START Data

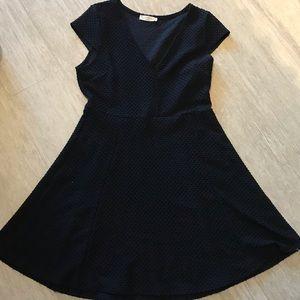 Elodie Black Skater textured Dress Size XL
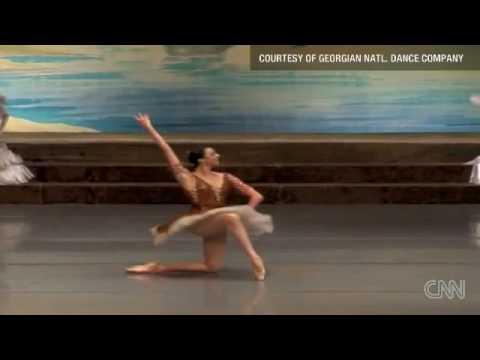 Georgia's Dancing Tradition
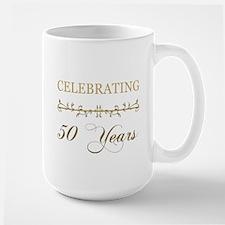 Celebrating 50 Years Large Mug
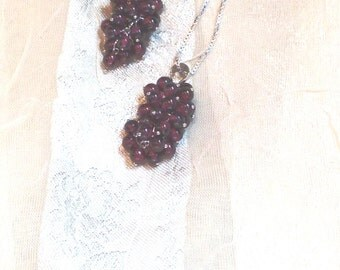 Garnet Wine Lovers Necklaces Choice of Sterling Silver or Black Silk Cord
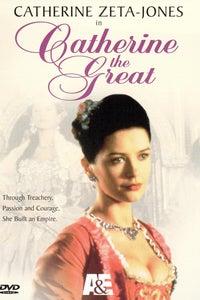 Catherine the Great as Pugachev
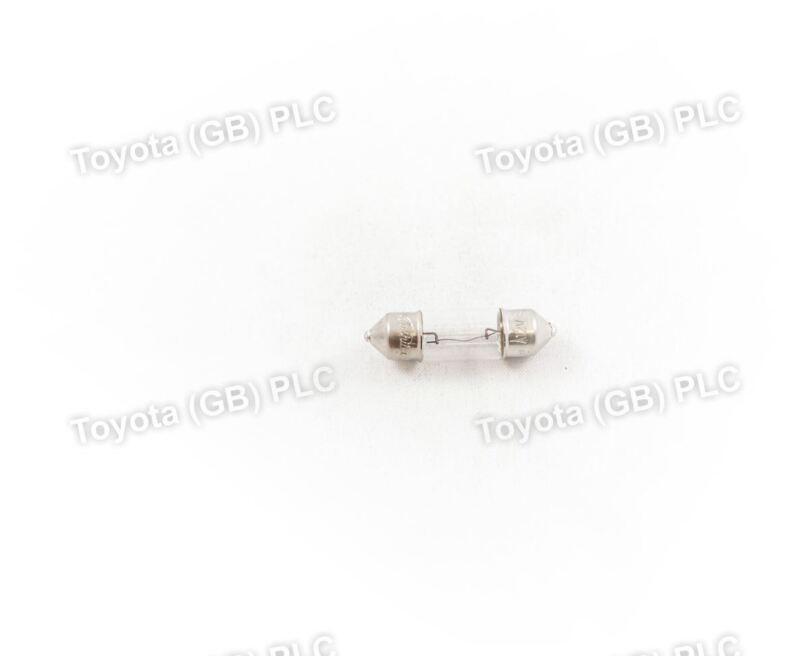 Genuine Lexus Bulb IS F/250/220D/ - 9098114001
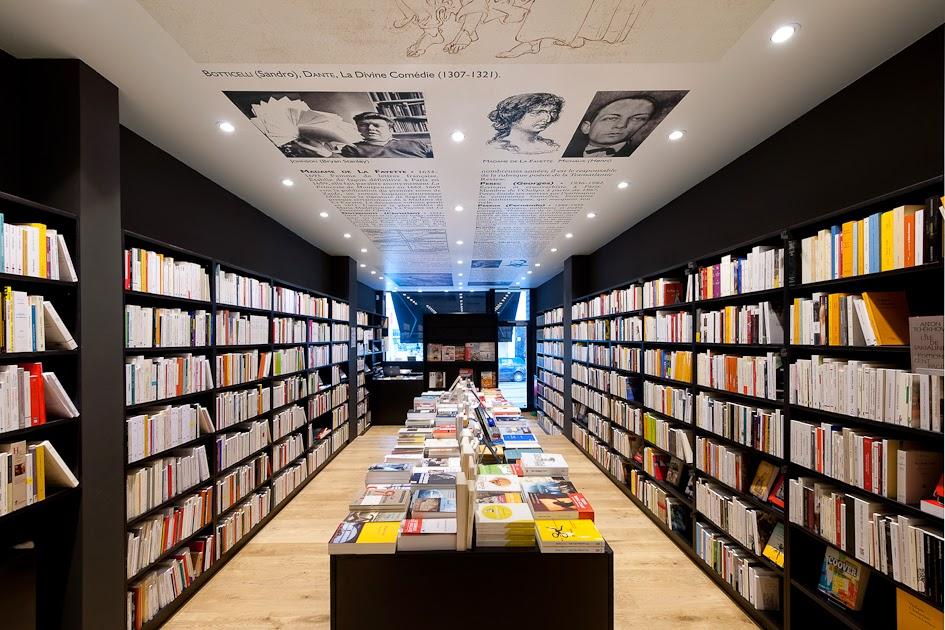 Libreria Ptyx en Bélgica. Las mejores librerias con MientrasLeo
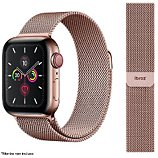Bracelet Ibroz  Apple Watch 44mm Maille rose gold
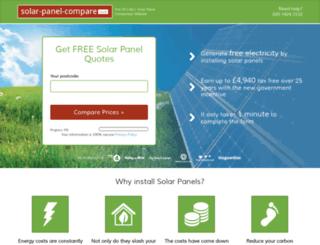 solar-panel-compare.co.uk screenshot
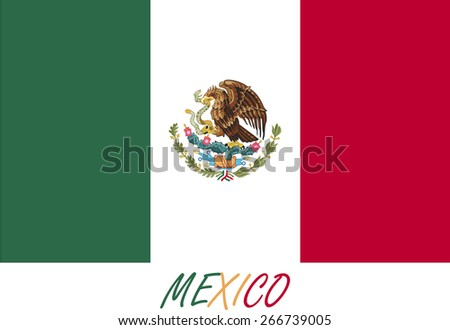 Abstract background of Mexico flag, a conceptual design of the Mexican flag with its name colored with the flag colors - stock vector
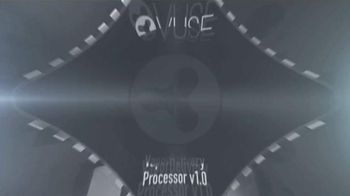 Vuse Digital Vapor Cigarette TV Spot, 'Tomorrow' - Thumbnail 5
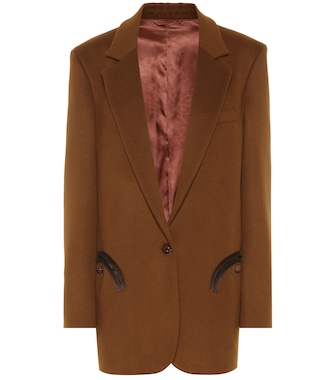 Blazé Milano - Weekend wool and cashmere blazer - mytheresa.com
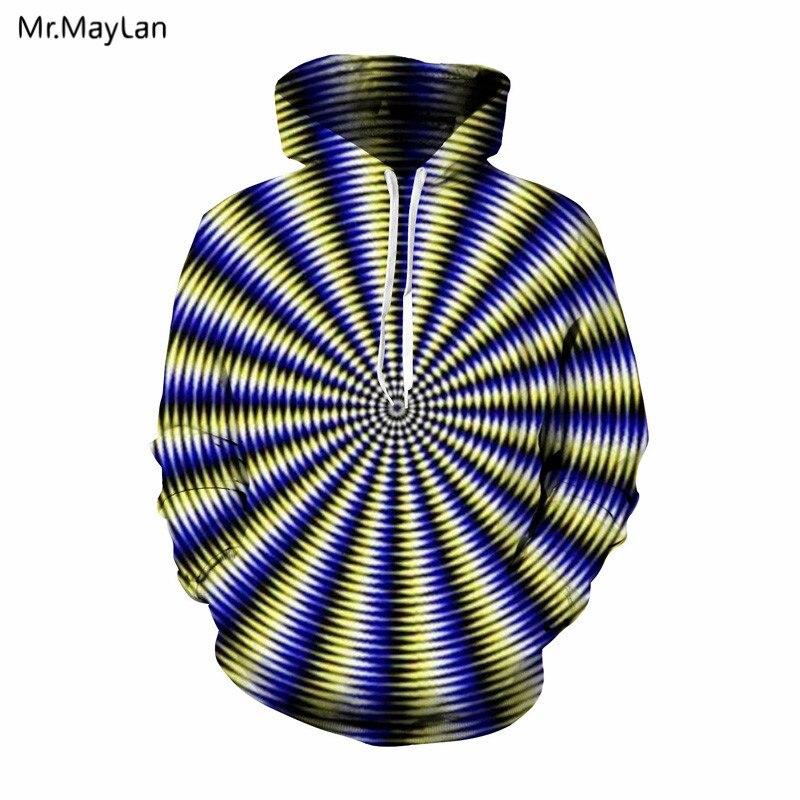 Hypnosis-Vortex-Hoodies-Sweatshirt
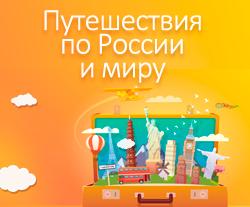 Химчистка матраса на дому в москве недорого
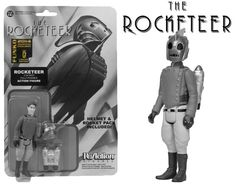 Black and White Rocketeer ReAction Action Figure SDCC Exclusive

END Data

Problem description:
Using the listing above, set down exactly each line from the one containing "Blazé Milano - Weekend" through the final line, and leave out pictures.

Solution:
 Blazé Milano - Weekend wool and cashmere blazer - mytheresa.com
 Hypnosis-Vortex-Hoodies-Sweatshirt
 Химчистка матраса на дому в москве недорого
 Black and White Rocketeer ReAction Action Figure SDCC Exclusive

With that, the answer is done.